Military equipment representing each service branch of the United States Armed Forces were showcased and demonstrated. Two M1A2 Abrams tanks and two M2 Bradley IFVs from the 3rd Infantry Division were put on stationary display around the Lincoln Memorial for the public while aircraft representing each service branch conducted flyovers during Trump's address. Trump introduced the Coast Guard first, represented by two HH-60 Jayhawks and an HH-65 Dolphin helicopter from Coast Guard Station Annapolis, Maryland. Subsequent flyovers included: a B-2 Spirit from the 509th Bomb Wing escorted by two F-22 Raptors from the 1st Fighter Wing, two F-35 Joint Strike Fighters from VFA-147 and two F/A-18 Hornets from VFA-37 together in diamond formation, two V-22 Ospreys from HMX-1, and four AH-64 Apache helicopters from the 101st Combat Aviation Brigade. Presidential aircraft, particularly the Air Force One aircraft and the next-generation VH-92 Marine One, also participated. The aerial demonstrations were followed up by a performance by the Navy's Blue Angels flight demonstration squadron.

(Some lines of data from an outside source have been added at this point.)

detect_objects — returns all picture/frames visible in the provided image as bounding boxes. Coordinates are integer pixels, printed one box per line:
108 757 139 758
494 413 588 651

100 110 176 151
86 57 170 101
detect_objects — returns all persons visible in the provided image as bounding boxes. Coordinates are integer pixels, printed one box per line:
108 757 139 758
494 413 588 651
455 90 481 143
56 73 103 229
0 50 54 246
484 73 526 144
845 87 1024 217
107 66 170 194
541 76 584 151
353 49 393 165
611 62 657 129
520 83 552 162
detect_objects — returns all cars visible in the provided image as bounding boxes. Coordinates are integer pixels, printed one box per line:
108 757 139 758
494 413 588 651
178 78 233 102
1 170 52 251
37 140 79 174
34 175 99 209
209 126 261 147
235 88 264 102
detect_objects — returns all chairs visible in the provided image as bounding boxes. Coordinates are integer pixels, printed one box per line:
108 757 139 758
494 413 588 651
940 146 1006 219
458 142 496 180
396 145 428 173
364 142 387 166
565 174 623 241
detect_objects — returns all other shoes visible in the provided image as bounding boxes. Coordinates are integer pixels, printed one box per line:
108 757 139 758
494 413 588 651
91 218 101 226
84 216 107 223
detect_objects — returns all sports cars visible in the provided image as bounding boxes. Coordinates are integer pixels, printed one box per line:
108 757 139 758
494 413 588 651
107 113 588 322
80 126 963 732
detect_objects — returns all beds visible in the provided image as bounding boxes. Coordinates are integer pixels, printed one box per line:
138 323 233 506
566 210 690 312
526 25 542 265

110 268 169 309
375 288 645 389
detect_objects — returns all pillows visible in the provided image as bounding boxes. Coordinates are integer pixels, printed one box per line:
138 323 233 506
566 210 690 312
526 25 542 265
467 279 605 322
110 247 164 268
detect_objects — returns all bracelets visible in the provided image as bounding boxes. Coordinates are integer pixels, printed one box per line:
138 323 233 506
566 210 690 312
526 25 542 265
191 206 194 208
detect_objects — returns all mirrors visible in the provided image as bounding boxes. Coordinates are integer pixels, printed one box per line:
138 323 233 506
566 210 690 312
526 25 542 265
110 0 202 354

Attendance and media coverage
A perimeter was constructed around the Lincoln Memorial with wire fencing spanning the Reflecting Pool to separate the ticketed areas intended for VIP spectators from the general public. VIP tickets were distributed to the Republican National Committee (RNC), government officials, and other political allies. Politico found that some donors and Republican Party members were reluctant to attend the event, with some of them already on vacation elsewhere for the Independence Day holiday. It also reported that lotteries were being held to give away blocks of 10 tickets each to White House employees. This is a common practice for White House events, but not normally in such a large quantity.
Concerns over the attendance of the event were compared to the Trump administration's claims regarding crowd size and viewership of his 2017 inauguration. Official estimates on attendance size were not immediately available, though multiple photographs taken during the event showed large crowds both within the guest section and among the general public at the National Mall, including tourists and general event-goers. Weather also affected the event; rainstorms passed through the area, while temperature inversion caused the smoke from the fireworks display to accumulate, obscuring views of the show by spectators.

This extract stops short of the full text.